Breast cancer is highly heterogeneous, yet systemic therapy is still too often selected using generalized clinical factors rather than patient-specific evidence, leaving many patients exposed to rounds of ineffective treatment and avoidable toxicity. Through our BCRFA-supported work, CerFlux is advancing its Personalized Oncology Efficacy Test (POET®)to help bridge this gap by testing a patient’s own tumor tissue ex vivo against multiple therapeutics in parallel, before treatment begins. The goal is straightforward: identify which options are most likely to work for an individual tumor - and which are unlikely to benefit - so care teams can move faster toward effective therapy while reducing the burden of failed treatment. By bringing actionable efficacy insight closer to the start of care, this approach is designed to improve decision-making, conserve precious time, and support more personalized treatment pathways.
Development of Personalized Ex Vivo Predictive Technology for Rapidly Matching Patient Tumors with Chemotherapy Regimens Before Treatment.

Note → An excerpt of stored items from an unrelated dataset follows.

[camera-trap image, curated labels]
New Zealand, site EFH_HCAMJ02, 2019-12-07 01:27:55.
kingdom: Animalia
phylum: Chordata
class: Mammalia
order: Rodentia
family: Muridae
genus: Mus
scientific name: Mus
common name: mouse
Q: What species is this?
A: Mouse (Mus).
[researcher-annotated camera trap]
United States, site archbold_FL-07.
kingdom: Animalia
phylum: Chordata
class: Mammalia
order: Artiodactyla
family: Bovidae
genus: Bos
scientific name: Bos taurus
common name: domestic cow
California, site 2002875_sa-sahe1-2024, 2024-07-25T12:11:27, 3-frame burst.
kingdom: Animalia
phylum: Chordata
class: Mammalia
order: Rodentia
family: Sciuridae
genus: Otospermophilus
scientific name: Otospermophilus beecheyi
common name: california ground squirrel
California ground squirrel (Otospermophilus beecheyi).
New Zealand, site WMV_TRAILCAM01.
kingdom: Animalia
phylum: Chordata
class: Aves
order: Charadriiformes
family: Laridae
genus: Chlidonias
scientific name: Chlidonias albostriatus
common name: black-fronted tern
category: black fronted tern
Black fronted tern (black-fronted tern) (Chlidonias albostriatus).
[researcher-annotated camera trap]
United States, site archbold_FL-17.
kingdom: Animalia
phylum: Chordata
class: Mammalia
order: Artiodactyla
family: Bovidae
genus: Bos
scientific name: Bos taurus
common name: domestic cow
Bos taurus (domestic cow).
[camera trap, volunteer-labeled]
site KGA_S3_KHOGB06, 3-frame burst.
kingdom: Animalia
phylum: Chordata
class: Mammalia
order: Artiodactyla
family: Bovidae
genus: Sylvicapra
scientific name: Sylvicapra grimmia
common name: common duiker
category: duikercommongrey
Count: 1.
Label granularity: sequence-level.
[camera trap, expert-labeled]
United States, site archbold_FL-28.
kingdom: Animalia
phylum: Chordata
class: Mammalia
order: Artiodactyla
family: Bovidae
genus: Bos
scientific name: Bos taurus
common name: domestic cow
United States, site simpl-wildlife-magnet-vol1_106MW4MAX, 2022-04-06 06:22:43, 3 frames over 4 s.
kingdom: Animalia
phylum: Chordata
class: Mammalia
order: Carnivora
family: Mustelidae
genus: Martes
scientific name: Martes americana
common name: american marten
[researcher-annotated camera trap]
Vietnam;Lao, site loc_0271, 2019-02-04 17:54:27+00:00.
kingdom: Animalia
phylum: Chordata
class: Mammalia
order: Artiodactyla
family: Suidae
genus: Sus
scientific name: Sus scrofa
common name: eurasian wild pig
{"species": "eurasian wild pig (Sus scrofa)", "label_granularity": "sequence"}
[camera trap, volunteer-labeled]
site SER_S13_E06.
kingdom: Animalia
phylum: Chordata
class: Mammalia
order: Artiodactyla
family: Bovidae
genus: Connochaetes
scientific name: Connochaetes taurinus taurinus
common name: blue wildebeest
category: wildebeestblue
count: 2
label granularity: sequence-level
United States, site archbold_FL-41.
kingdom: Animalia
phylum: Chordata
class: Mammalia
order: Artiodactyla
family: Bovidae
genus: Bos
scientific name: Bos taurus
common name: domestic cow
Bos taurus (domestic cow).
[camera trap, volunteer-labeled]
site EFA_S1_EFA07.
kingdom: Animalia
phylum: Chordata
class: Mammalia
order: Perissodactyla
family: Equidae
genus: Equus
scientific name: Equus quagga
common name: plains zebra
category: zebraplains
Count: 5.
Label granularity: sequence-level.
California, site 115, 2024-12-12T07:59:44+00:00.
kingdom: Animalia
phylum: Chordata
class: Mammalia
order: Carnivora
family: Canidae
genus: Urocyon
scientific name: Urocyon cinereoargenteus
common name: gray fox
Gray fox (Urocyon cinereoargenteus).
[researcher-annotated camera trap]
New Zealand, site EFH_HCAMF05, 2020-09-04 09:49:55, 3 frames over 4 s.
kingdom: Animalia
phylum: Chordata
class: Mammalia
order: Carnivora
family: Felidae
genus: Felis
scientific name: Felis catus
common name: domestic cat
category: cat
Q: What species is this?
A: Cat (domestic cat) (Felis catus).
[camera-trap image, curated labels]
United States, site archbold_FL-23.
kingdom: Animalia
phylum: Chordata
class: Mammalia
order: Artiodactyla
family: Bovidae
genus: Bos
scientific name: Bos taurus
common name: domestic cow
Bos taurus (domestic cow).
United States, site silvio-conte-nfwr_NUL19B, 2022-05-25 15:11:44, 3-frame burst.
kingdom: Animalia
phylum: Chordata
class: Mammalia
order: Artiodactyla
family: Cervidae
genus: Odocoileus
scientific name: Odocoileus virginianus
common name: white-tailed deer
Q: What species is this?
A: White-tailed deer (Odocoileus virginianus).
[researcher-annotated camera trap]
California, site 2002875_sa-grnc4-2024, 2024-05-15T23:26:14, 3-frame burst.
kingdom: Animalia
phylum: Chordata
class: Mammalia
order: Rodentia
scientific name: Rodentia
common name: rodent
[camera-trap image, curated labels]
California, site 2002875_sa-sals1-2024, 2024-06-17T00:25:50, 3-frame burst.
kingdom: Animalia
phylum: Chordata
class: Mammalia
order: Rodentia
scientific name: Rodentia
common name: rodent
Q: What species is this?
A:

Budhwani, KI (PI); Tsung, A.
Grant | National Cancer Institute at National Institutes of Health (NIH/NCI) | 2020

Pancreatic ductal adenocarcinoma (PDAC) remains one of the deadliest cancers, and clinicians still lack predictive tools to determine which systemic therapy is most likely to benefit an individual patient, often leading to trial-and-error care and unnecessary toxicity. In this grant-supported effort, CerFlux is advancing its Personalized Oncology Efficacy Test (POET®) to help match patients to the right regimen before treatment begins. Building on a patented biomimetic in-vitro platform for pharmacologic transport and pancreatic tumor microtissue modeling, the project aims to identify both effective and ineffective options for each patient in advance of clinical decision-making. The work is strengthened through a commercial–academic collaboration with The Ohio State University’s James Comprehensive Cancer Center, including planned machine learning to generate a quantitative “POET Score” that helps rank therapies for each patient.
Evaluating Population Density as a Parameter for Optimizing COVID-19 Testing: Statistical Analysis
Budhwani KI; Budhwani H; Podbielski B.
Publication | JMIRx Med | 2021 | DOI: 10.2196/22195

This JMIRx Med short paper examines whether per-capita COVID-19 testing can mislead policy decisions by ignoring population density (how closely people live and interact). Using publicly reported data for all 67 Alabama counties, the authors compare tests-per-capita against cases and find only a weak relationship (reported correlation r=0.28), while new cases concentrate more heavily in denser areas even when those areas have relatively lower testing when viewed through a density lens. The paper argues that density-agnostic reporting can create a false sense of securityand recommends realigning testing allocation toward higher-density regions to better match transmission risk.